Brazilian state-owned telecom provider Telebra is reported to have cut a deal last month with Spain's IslaLink’s Submarine Cables to lay the €134 million cable.
The plan is to reroute Brazil’s internet traffic, which currently passes through a network access point in Florida, away from the US altogether.
Work is set to commence over the summer. Brazil is expected to pay most of the bill, reports Reuters.
The EU, for its part, back the plans.
"We welcomed the plans for the future installation of a fibre-optic submarine cable linking Brazil and Europe, which will improve communications between the two continents," said the EU Council, representing member states, in a statement.

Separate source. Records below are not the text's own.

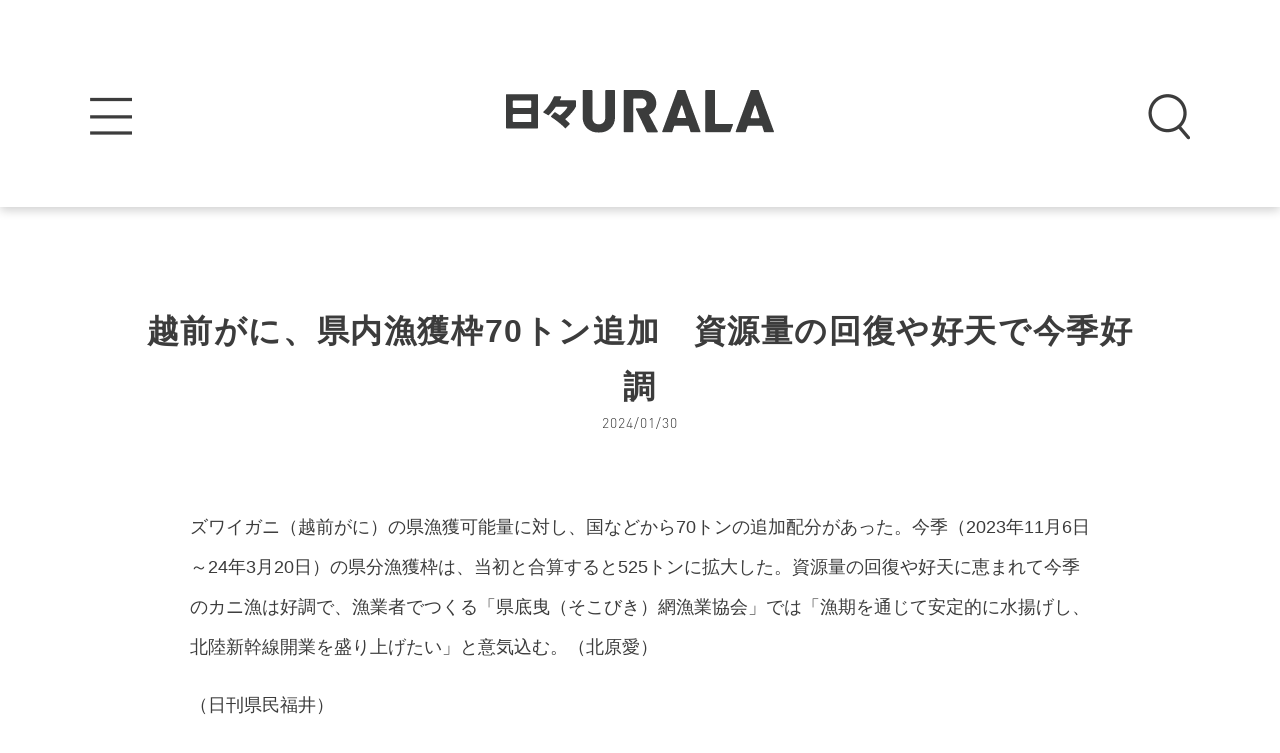

--- FILE ---
content_type: text/html; charset=utf-8
request_url: https://www.google.com/recaptcha/api2/aframe
body_size: 268
content:
<!DOCTYPE HTML><html><head><meta http-equiv="content-type" content="text/html; charset=UTF-8"></head><body><script nonce="Z9YnR2viPX7UBVfPOmRsXg">/** Anti-fraud and anti-abuse applications only. See google.com/recaptcha */ try{var clients={'sodar':'https://pagead2.googlesyndication.com/pagead/sodar?'};window.addEventListener("message",function(a){try{if(a.source===window.parent){var b=JSON.parse(a.data);var c=clients[b['id']];if(c){var d=document.createElement('img');d.src=c+b['params']+'&rc='+(localStorage.getItem("rc::a")?sessionStorage.getItem("rc::b"):"");window.document.body.appendChild(d);sessionStorage.setItem("rc::e",parseInt(sessionStorage.getItem("rc::e")||0)+1);localStorage.setItem("rc::h",'1769501288225');}}}catch(b){}});window.parent.postMessage("_grecaptcha_ready", "*");}catch(b){}</script></body></html>

--- FILE ---
content_type: image/svg+xml
request_url: https://urala.today/wp-content/themes/urala/img/common/btn_twitter.svg
body_size: 3167
content:
<?xml version="1.0" encoding="utf-8"?>
<!-- Generator: Adobe Illustrator 23.0.2, SVG Export Plug-In . SVG Version: 6.00 Build 0)  -->
<svg version="1.1" id="Layer_1" xmlns="http://www.w3.org/2000/svg" xmlns:xlink="http://www.w3.org/1999/xlink" x="0px" y="0px"
	 viewBox="0 0 286 58" width="286px" height="58px" style="enable-background:new 0 0 286 58;" xml:space="preserve">
<style type="text/css">
	.st0{clip-path:url(#SVGID_2_);}
	.st1{fill:#1DA1F2;}
	.st2{fill:#FFFFFF;}
</style>
<title>Artboard 3</title>
<g id="photo">
	<g>
		<defs>
			<rect id="SVGID_1_" x="219.6" y="-907.5" width="746.8" height="666.1"/>
		</defs>
		<clipPath id="SVGID_2_">
			<use xlink:href="#SVGID_1_"  style="overflow:visible;"/>
		</clipPath>
		<g class="st0">
		</g>
	</g>
</g>
<g id="text">
	<path class="st1" d="M8,0h270c4.4,0,8,3.6,8,8v42c0,4.4-3.6,8-8,8H8c-4.4,0-8-3.6-8-8V8C0,3.6,3.6,0,8,0z"/>
	<path class="st2" d="M68,46.5c15.4,0,23.8-12.7,23.8-23.8c0-0.4,0-0.7,0-1.1c1.6-1.2,3-2.7,4.2-4.3c-1.5,0.7-3.1,1.1-4.8,1.3
		c1.7-1.1,3-2.7,3.7-4.6c-1.6,1-3.4,1.6-5.3,2c-3.2-3.4-8.5-3.5-11.8-0.3c-2.2,2-3.1,5.1-2.4,8c-6.7-0.3-13-3.5-17.3-8.7
		c-2.2,3.8-1.1,8.7,2.6,11.2c-1.3,0-2.6-0.4-3.8-1v0.1c0,4,2.8,7.4,6.7,8.2c-1.2,0.3-2.5,0.4-3.8,0.2c1.1,3.4,4.2,5.7,7.8,5.8
		c-3.5,2.7-7.9,3.9-12.3,3.4C59,45.2,63.5,46.5,68,46.5"/>
	<path class="st2" d="M116.9,23.3c1,1.5,1.7,3,2.3,4.7c-0.4,0.2-1.7,0.8-2.5,1.2c-0.6-1.7-1.4-3.3-2.3-4.8L116.9,23.3z M131.5,23.6
		c0.3,0.1,0.3,0.2,0.3,0.3c0,0.3-0.3,0.3-0.4,0.3c-1.2,4.8-2.9,8.2-5.8,10.8c-1.9,1.7-4,3-6.4,3.9c-0.5-0.8-1.1-1.6-1.9-2.2
		c6.2-2,10.7-7.5,11.3-14L131.5,23.6z M122.1,22.1c0.9,1.5,1.6,3.2,2.1,4.9c-1,0.4-1.2,0.4-2.4,1c-0.5-1.7-1.2-3.4-2.1-4.9
		L122.1,22.1z"/>
	<path class="st2" d="M145.7,39.1h-2.9v-9.5c-1.9,1.2-4,2.2-6.1,3.1c-0.5-0.9-1.2-1.7-2-2.4c5.5-1.6,10.3-4.9,13.8-9.3l2.4,1.8
		c0.1,0.1,0.2,0.2,0.2,0.3s-0.2,0.3-0.4,0.3c-0.1,0-0.2,0-0.4-0.1c-1.4,1.6-3,3.1-4.7,4.4L145.7,39.1z"/>
	<path class="st2" d="M172.1,29v2.8h-17.3V29H172.1z"/>
	<path class="st2" d="M181.1,26.8c2.6,1.3,5.1,2.9,7.2,4.8c-0.8,0.8-1.1,1.2-1.9,2.2c-1.9-1.8-4-3.3-6.3-4.5v9.8h-2.8V21.6l2.8,0.2
		c0.2,0,0.4,0,0.4,0.2s-0.3,0.3-0.4,0.3v6L181.1,26.8z"/>
	<path class="st2" d="M201.9,21.5c0.3,0,0.5,0.1,0.5,0.2s-0.1,0.2-0.3,0.3c-0.1,0.5-0.1,1.1-0.1,1.6c5.9-0.2,6.5-0.3,6.8-0.3
		c0,0.3-0.1,0.7-0.1,1c0,0.6,0,1.2,0.1,1.8c-3.8-0.2-5.8-0.1-6.7-0.1c0,0.3,0,1.7,0,2.6c0.7,1.1,1,2.4,1,3.6
		c-0.1,3.2-1.9,6.2-4.8,7.7c-0.7-0.7-1.5-1.3-2.4-1.8c3.1-1.3,3.8-2.8,4-3.4c-0.5,0.5-1.2,0.7-1.9,0.7c-2.4,0-2.9-2.5-2.9-3.8
		c0-2.5,1.4-4.1,3.5-4.1c0.3,0,0.6,0,0.8,0.1c0-0.8,0-1.1,0-1.6c-2.8,0.1-5.5,0.5-8.2,1l-0.2-2.9c0.7,0,1.4,0,8.3-0.4
		c0-0.9-0.1-1.8-0.3-2.6L201.9,21.5z M197.2,31.5c0,1.7,0.9,1.9,1.2,1.9c0.8,0,1.3-1,1.3-2.1c0-0.4-0.1-1.6-1.2-1.6
		C197.8,29.7,197.2,30.3,197.2,31.5L197.2,31.5z"/>
	<path class="st2" d="M225.3,23.4c-1.2,0.9-4.5,4-5.3,4.9c0.8-0.3,1.7-0.4,2.6-0.4c3,0,5.7,1.7,5.7,5.2c0,4.4-4.2,6.2-7.5,6.2
		c-3.1,0-4.9-1.5-4.9-3.4c0-1.7,1.6-3,3.6-3c2-0.1,3.8,1.2,4.3,3.2c1.1-0.5,1.8-1.6,1.8-2.8c0-1.2-0.7-3.2-3.6-3.2
		c-3.5,0-5.5,2.1-8.3,5l-2-2c3.1-2.5,6.1-5.3,8.7-8.4c-2,0.4-4,0.6-6.1,0.8l-0.4-2.7c1.5,0.1,7-0.1,10.1-1.2L225.3,23.4z M219.4,35
		c-0.7,0-1.1,0.4-1.1,0.9c0,0.8,1.1,1.2,2.1,1.2c0.4,0,0.8-0.1,1.2-0.2C221.5,35.8,220.6,35,219.4,35z"/>
</g>
</svg>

Media reports last year alleged the US National Security Agency (NSA) had intercepted Rousseff’s communications and infiltrated Brazil’s state-run oil giant Petrobras.
German Chancellor Angela Merkel also had her phone tapped, according to leaked documents from former NSA contractor and whistleblower Edward Snowden.
The snooping scandals damaged US-EU relations and prompted German calls earlier this month to set up an exclusive EU internet zone in a wider effort to block out US-led spying on EU citizens.
Despite promises made by US president Barack Obama that the Americans do not collect signals intelligence on the scale revealed by Snowden’s revelations, the EU has threatened to scrap data exchange agreements with Washington.
American officials also deny reports they spy on foreign companies in order to gain a competitive advantage.
“The NSA will not be used for industrial espionage or as a tool for American businesses. American companies will not be getting commercial information,” Peter Swire, a member of Obama’s NSA review team, told reporters in Brussels in January.
Swire said there is now a much stricter screen on leadership intelligence when it comes to “our allies than what existed previously.”
Meanwhile, Bild am Sonntag over the weekend cited a senior NSA employee that some 320 German high-ranking officials and businessmen are on a NSA watchlist.
"We have had the order not to miss out on any information now that we are no longer able to monitor the Chancellor's communication directly," the paper quoted the NSA employee as saying.